The Section 79 Bargain
India's safe harbour framework rests on Section 79 of the Information Technology Act, 2000, which grants intermediaries conditional immunity for third-party content provided they exercise "due diligence" and act expeditiously on actual knowledge of unlawful material. In Shreya Singhal v. Union of India (2015), the Supreme Court read down this provision to require either a court order or a government notification before takedown obligations are triggered—a foundational free speech ruling that prevented private intermediaries from being deputised as content censors.
The bargain was simple and economically consequential. Platforms, hosts and ISPs would not face liability for every user post, in exchange for cooperation with lawful process. That clarity helped India become a hub for consumer internet companies, fintech, and a thriving creator economy.

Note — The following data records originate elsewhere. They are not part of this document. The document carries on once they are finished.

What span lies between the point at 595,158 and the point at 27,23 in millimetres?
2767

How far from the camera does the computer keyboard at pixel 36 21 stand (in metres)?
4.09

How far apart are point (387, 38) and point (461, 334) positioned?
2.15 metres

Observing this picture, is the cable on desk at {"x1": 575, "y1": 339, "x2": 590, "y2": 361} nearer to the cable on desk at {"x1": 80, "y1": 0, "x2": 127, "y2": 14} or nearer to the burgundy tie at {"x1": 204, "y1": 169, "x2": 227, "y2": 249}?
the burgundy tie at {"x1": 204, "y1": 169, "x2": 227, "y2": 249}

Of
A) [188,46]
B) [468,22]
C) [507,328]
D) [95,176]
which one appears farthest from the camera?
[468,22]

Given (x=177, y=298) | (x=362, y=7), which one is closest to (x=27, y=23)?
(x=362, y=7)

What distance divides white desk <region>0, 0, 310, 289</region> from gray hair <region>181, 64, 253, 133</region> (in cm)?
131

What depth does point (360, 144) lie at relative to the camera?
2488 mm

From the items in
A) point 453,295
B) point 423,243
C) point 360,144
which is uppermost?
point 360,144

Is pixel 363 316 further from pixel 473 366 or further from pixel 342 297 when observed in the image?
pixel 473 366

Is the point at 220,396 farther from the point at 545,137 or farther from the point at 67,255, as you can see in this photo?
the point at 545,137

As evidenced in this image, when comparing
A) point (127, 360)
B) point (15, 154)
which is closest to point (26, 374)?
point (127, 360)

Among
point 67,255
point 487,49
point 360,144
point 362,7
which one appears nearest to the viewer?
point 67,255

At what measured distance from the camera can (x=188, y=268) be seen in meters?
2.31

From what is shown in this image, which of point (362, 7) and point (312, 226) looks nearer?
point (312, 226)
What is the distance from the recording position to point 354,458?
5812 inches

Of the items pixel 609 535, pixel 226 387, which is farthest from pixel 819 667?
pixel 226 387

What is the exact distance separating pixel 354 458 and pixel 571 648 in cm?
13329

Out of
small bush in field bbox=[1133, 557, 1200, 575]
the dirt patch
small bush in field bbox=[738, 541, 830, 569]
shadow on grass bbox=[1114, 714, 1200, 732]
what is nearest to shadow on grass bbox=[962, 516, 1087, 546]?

The 2021 Rules and Compliance Creep
The Information Technology (Intermediary Guidelines and Digital Media Ethics Code) Rules, 2021, layered substantive obligations on top of Section 79: traceability for "significant social media intermediaries," local grievance officers, automated proactive monitoring of certain content, and short takedown timelines. Subsequent 2022 and 2023 amendments added Grievance Appellate Committees and—most controversially—empowered a government Fact Check Unit to flag content about the Union government as false, with consequences for platforms that failed to act.
The compliance burden has been uneven. Large platforms have absorbed it; small startups, open-source projects, and Wikipedia-style non-profits cannot comply meaningfully without overbroad takedowns. That asymmetry tilts the market toward incumbents and away from the next generation of Indian innovators.
Constitutional Guardrails Reasserted
In September 2024, the Bombay High Court struck down the Fact Check Unit amendment in Kunal Kamra v. Union of India, holding that vesting an executive body with the power to declare online content "fake" or "misleading" violated Articles 14, 19(1)(a) and 19(1)(g) of the Constitution. The tie-breaking opinion emphasised that vague terms like "misleading" cannot support intermediary obligations because they invite over-removal.
The ruling matters beyond its facts. It signals that courts will scrutinise rules that effectively conscript platforms into government messaging, and that intermediary obligations must be tethered to clearly defined unlawful content—not policy disagreement.
The Digital India Act Opportunity
The Ministry of Electronics and Information Technology (MeitY) has previewed a Digital India Act intended to replace the 2000-vintage IT Act. Early consultations have floated risk-based, differentiated obligations across categories of intermediaries—e-commerce, search, social media, AI services, and online gaming. Differentiation is welcome in principle: a search engine, a courier marketplace, and a generative AI provider raise distinct harms and require distinct duties.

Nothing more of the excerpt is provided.